Re: Pilot dies as single-engine plane flies 300 miles past d
The old models weren't approved for FIKI, I don't know where you are going with that. It was an added safety feature just like pitot heat. Is this your same rationale with airplanes with pitot heat. By putting pitot heat on a non-FIKI airplane you are just asking for trouble?
Wow what a dumb analogy. It's obvious that you are mixing up some cert criteria but so did I when I got started. What you are saying is that "it was an added safety feature just like pitot heat". Stop saying that, I think I know what you are trying to say but you are mixing everything up in a hopper and crap is coming out. The pitot tube is on there, and it did pass the cert process. Pitots, if i remember right can be VFR cert or IFR cert. Just because something on the plane IS certified for known ice in IFR doesn't mean every piece of the airplane is. I don't know if you remember (years back?) I used to post up when the eclipse 500 would lose it's IFR cert again. The whole plane lost the IFR cert because of the pitot tube but other parts of the airplane (like the wing de-ice) was still passing. Now anyone that's in the biz would be yelling at me right now because the cert process for the part 23 vlj's is different than the single engine cert. I really don't know how much help all this is unless you get in the industry for a bit and I wasn't in the biz for so long that I feel comfortable teaching you it. Give you an idea, I made just a bit more than the janitor as a jr. technician. I didn't bill out for 2k a day (get me?). Anyway, long story, to get to the point where I just say, your wrong, the FAA says so, the Insurance companies say so, and furthermore, Cirrus says so with clentched teeth.

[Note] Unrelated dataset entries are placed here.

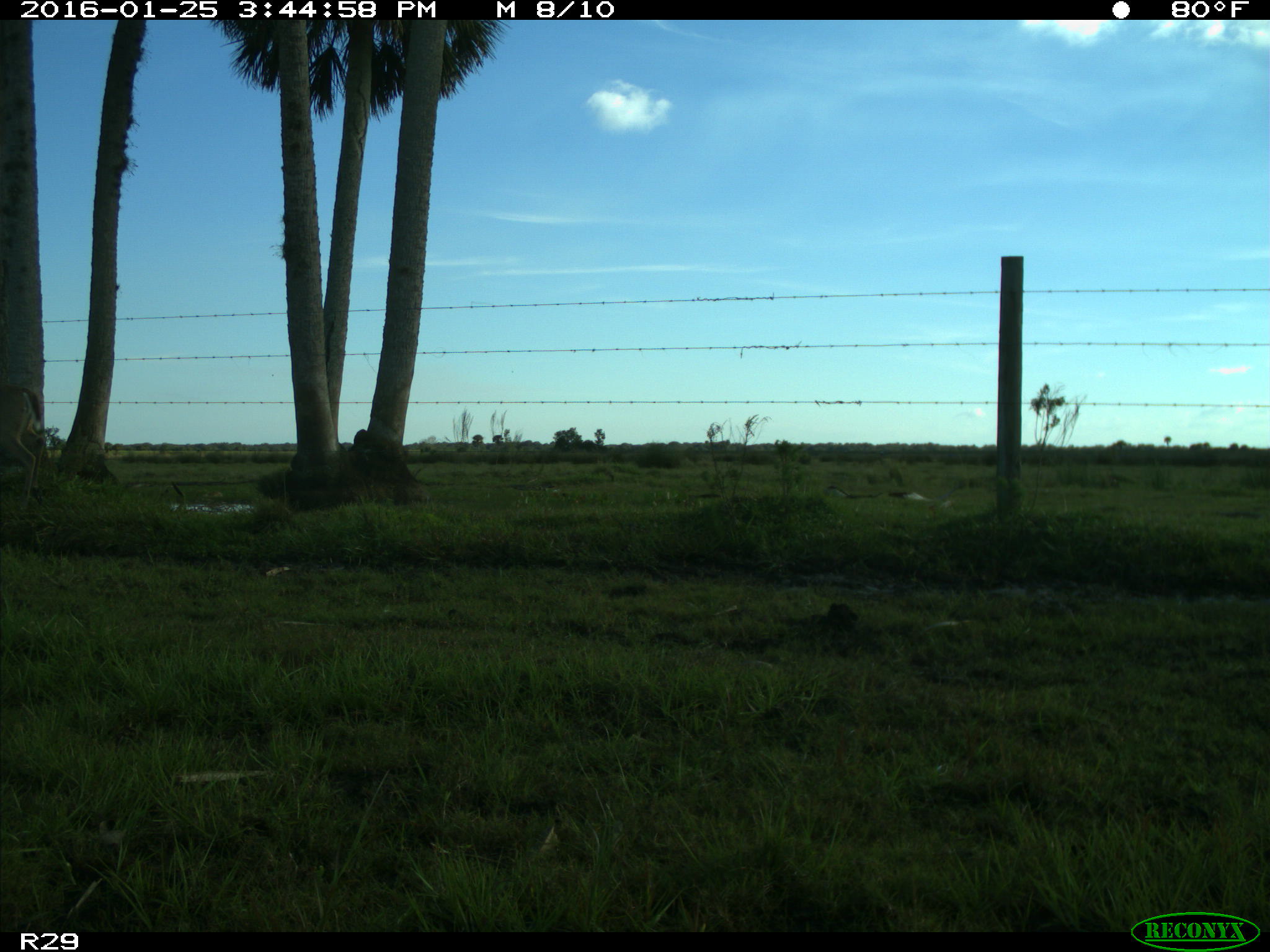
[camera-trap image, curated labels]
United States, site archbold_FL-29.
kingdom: Animalia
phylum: Chordata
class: Mammalia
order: Artiodactyla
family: Cervidae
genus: Odocoileus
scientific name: Odocoileus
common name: deer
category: unidentified deer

So in answer to your question, no. But "no" because your question was phrased so poorly and it's not a one word answer to correct your line of thinking.

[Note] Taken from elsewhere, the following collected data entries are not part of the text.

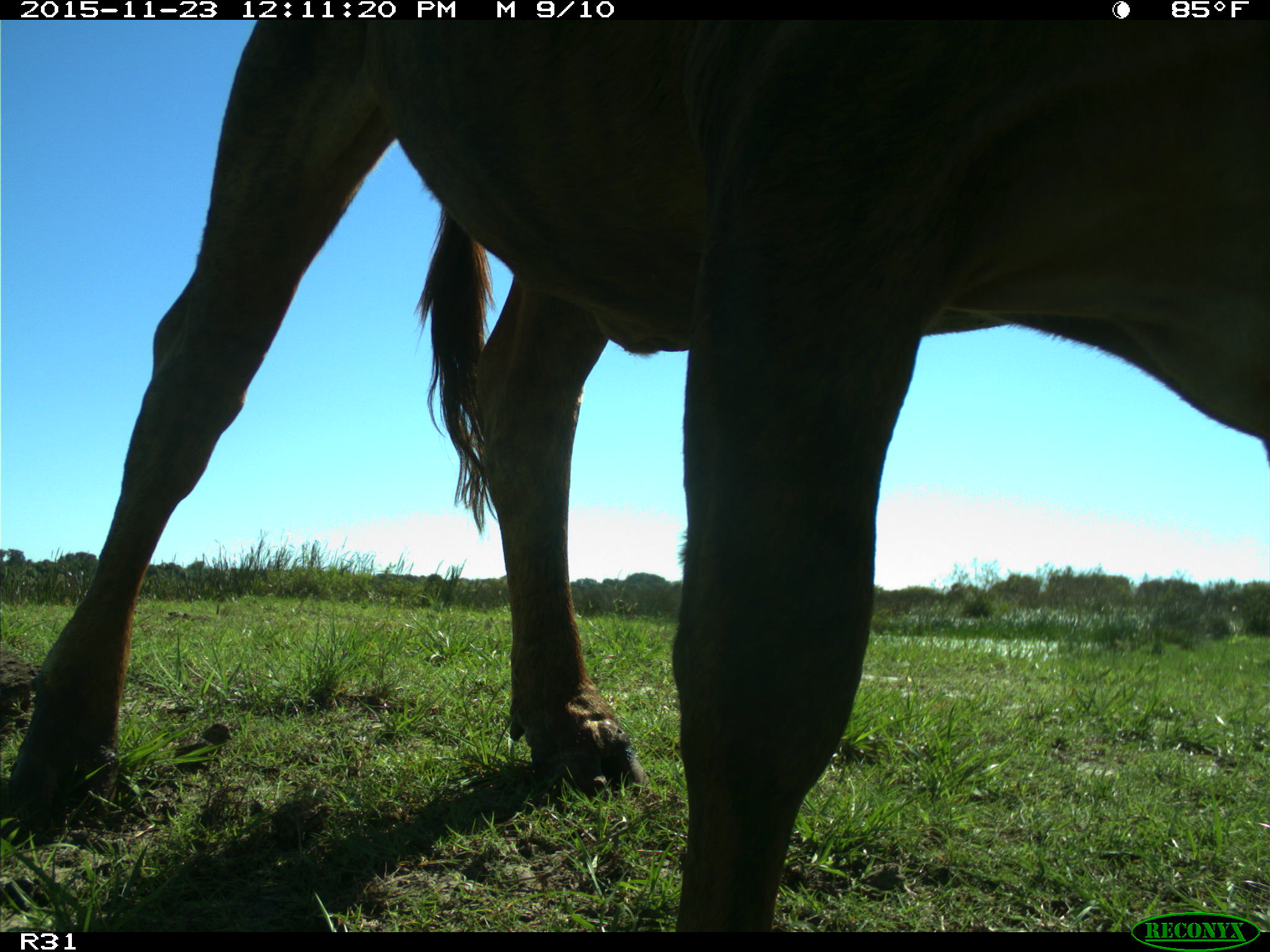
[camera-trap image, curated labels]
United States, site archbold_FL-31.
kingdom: Animalia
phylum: Chordata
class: Mammalia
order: Artiodactyla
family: Bovidae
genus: Bos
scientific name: Bos taurus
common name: domestic cow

Tell ya what man, it's been a long time now since I've been in the certification industry. I'll see if I can dig up some old contacts and get the story ALL OVER AGAIN. At the time it was a big joke, one which persisted for years, but I can't remember the chronology on it all anymore. I also, for the life of me, can't remember how to make half the waveform generators I used to build and use on a daily basis.

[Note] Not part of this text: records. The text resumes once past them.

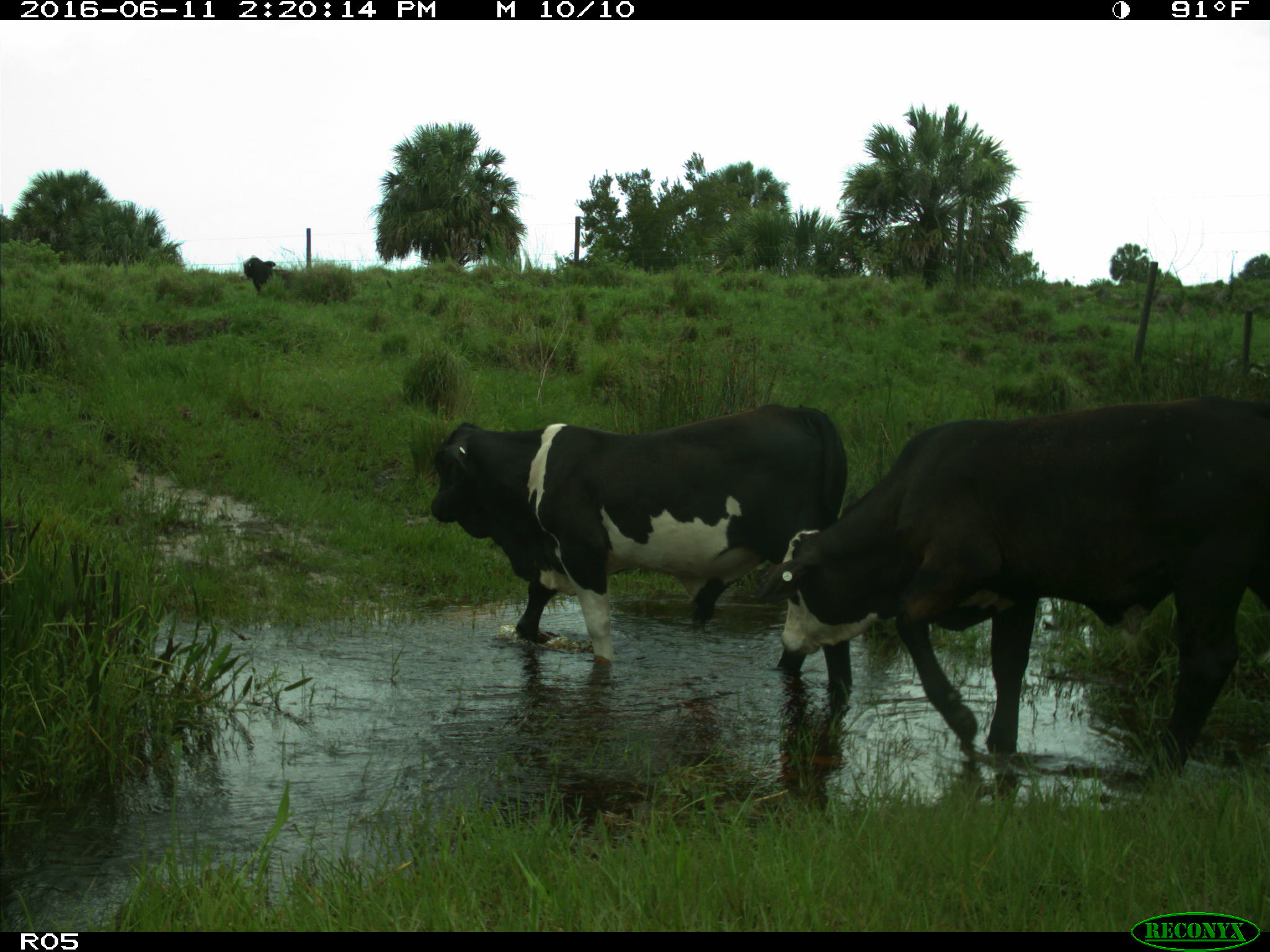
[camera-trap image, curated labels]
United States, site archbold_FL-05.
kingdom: Animalia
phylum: Chordata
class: Mammalia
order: Artiodactyla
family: Bovidae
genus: Bos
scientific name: Bos taurus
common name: domestic cow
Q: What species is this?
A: Bos taurus (domestic cow).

Long story short. Cirrus wanted de-icing. They got some crap on there everyone told them wouldn't pass the environmental testing, they did it anyway and when it failed the cert testing (which means it has to pass ALL criteria, not 70% like a ppl written) they left it on saying "it costs too much to take off now". They were supposedly just going to leave it on and the FAA was happy because there'd be placards and book entries saying "don't fly into known icing". Fortunately, the insurance companies (who ratted cirrus out to the FAA) got wind of the Cirrus sales department telling customers that "we're not really suppose to say this, but it'll get you outa trouble". A lot of us were wondering if they took some pages outa the piper book when they used to throw crap on the planes that used to pass or just to make people believe there was "more safety" on this model than the other one. Long ago Cessna sold its first tricycle aircraft and their sales pitch was "you can just drive it off the ground", because it was obviously simplier than the tail-wheel. Feels like an OLD playbook that got tossed years ago when people were killing themselves partly due to salesmenship.
I think I've filled my quota on written replies today.